When I was very small, up to the age of three or four, I was very fond of the color red. I would ask my parents to buy red things for me. I would insist that everything I wear, carry, be red. I wore a red hat, carried a red basket, etc.
Then, at a certain time, I realized with a cognitive shock that red was meant to be the color for girls in the cultural context. I was very ashamed and abandoned my color preference.
When I went to the kindergarden, at the age of 5, there was a choice between normal milk and coffee flavored milk at lunch time. Parents would make the kids bring either a white bag or a red bag, with some small coins in it, to indicate the choice. I very much liked the coffee flavored milk. However, my mother, probably caring for my health, did not allow it. I would always bring the white bag, and have normal milk. I envied my friends who brought the red bags and enjoyed the coffee flavored variety.

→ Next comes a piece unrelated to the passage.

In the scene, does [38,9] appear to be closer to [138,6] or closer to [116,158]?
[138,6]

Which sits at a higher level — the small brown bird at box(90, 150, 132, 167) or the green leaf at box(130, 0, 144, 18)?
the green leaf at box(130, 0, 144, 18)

As I remember these things in the past, the significance changes like a living and trembling water. The past is not fixed. It transfigures in its significance as one looks back, constantly rewritten and relived, metamorphoses leading to fresh insights and reincarnations. One can experience life many times over, discovering meanings and joys, by reflecting on one's own past, smiling and crying.
Through self-referential ponderings, red has entered into the sacred shrine of my soul. When I see a rose, an apple, the setting sun, reverberations enrich and shake the tiny remembrance stone in my core.